### Task statement
Provide the material again, with every line intact and exact.

### Provided records
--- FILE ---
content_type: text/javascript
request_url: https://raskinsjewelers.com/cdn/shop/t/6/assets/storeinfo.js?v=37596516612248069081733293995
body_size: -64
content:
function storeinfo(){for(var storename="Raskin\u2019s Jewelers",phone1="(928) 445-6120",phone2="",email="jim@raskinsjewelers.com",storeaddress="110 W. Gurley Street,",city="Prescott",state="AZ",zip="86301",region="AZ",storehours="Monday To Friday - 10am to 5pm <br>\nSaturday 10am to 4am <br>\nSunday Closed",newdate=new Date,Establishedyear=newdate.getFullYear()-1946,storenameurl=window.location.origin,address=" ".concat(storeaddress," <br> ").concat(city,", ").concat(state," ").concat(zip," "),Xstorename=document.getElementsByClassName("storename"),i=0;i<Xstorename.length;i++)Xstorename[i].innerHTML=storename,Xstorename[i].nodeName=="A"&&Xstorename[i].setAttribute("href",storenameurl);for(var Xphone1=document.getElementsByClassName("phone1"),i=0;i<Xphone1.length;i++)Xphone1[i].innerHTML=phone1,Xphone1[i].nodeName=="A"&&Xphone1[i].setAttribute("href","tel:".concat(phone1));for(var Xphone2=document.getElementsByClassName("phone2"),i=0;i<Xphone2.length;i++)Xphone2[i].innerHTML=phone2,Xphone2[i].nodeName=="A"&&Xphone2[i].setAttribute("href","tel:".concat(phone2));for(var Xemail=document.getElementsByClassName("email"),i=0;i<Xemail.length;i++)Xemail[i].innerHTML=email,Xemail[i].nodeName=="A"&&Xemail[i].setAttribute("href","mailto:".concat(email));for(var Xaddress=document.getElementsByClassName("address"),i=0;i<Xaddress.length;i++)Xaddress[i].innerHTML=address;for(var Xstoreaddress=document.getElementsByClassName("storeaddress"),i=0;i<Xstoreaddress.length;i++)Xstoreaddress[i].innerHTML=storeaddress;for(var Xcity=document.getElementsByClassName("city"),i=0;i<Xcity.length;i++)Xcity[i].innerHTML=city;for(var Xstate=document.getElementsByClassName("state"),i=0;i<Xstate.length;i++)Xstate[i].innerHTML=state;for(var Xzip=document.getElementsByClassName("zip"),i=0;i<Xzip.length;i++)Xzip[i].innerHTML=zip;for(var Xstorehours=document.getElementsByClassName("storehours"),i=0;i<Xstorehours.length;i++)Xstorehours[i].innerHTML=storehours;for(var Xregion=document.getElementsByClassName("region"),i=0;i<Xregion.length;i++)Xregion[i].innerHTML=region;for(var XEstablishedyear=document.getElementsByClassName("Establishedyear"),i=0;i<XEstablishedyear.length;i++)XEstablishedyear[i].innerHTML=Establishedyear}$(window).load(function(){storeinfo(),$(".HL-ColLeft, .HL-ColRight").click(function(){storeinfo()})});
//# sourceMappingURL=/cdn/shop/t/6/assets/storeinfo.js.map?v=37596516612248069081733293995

### Written response
--- FILE ---
content_type: text/javascript
request_url: https://raskinsjewelers.com/cdn/shop/t/6/assets/storeinfo.js?v=37596516612248069081733293995
body_size: -64
content:
function storeinfo(){for(var storename="Raskin\u2019s Jewelers",phone1="(928) 445-6120",phone2="",email="jim@raskinsjewelers.com",storeaddress="110 W. Gurley Street,",city="Prescott",state="AZ",zip="86301",region="AZ",storehours="Monday To Friday - 10am to 5pm <br>\nSaturday 10am to 4am <br>\nSunday Closed",newdate=new Date,Establishedyear=newdate.getFullYear()-1946,storenameurl=window.location.origin,address=" ".concat(storeaddress," <br> ").concat(city,", ").concat(state," ").concat(zip," "),Xstorename=document.getElementsByClassName("storename"),i=0;i<Xstorename.length;i++)Xstorename[i].innerHTML=storename,Xstorename[i].nodeName=="A"&&Xstorename[i].setAttribute("href",storenameurl);for(var Xphone1=document.getElementsByClassName("phone1"),i=0;i<Xphone1.length;i++)Xphone1[i].innerHTML=phone1,Xphone1[i].nodeName=="A"&&Xphone1[i].setAttribute("href","tel:".concat(phone1));for(var Xphone2=document.getElementsByClassName("phone2"),i=0;i<Xphone2.length;i++)Xphone2[i].innerHTML=phone2,Xphone2[i].nodeName=="A"&&Xphone2[i].setAttribute("href","tel:".concat(phone2));for(var Xemail=document.getElementsByClassName("email"),i=0;i<Xemail.length;i++)Xemail[i].innerHTML=email,Xemail[i].nodeName=="A"&&Xemail[i].setAttribute("href","mailto:".concat(email));for(var Xaddress=document.getElementsByClassName("address"),i=0;i<Xaddress.length;i++)Xaddress[i].innerHTML=address;for(var Xstoreaddress=document.getElementsByClassName("storeaddress"),i=0;i<Xstoreaddress.length;i++)Xstoreaddress[i].innerHTML=storeaddress;for(var Xcity=document.getElementsByClassName("city"),i=0;i<Xcity.length;i++)Xcity[i].innerHTML=city;for(var Xstate=document.getElementsByClassName("state"),i=0;i<Xstate.length;i++)Xstate[i].innerHTML=state;for(var Xzip=document.getElementsByClassName("zip"),i=0;i<Xzip.length;i++)Xzip[i].innerHTML=zip;for(var Xstorehours=document.getElementsByClassName("storehours"),i=0;i<Xstorehours.length;i++)Xstorehours[i].innerHTML=storehours;for(var Xregion=document.getElementsByClassName("region"),i=0;i<Xregion.length;i++)Xregion[i].innerHTML=region;for(var XEstablishedyear=document.getElementsByClassName("Establishedyear"),i=0;i<XEstablishedyear.length;i++)XEstablishedyear[i].innerHTML=Establishedyear}$(window).load(function(){storeinfo(),$(".HL-ColLeft, .HL-ColRight").click(function(){storeinfo()})});
//# sourceMappingURL=/cdn/shop/t/6/assets/storeinfo.js.map?v=37596516612248069081733293995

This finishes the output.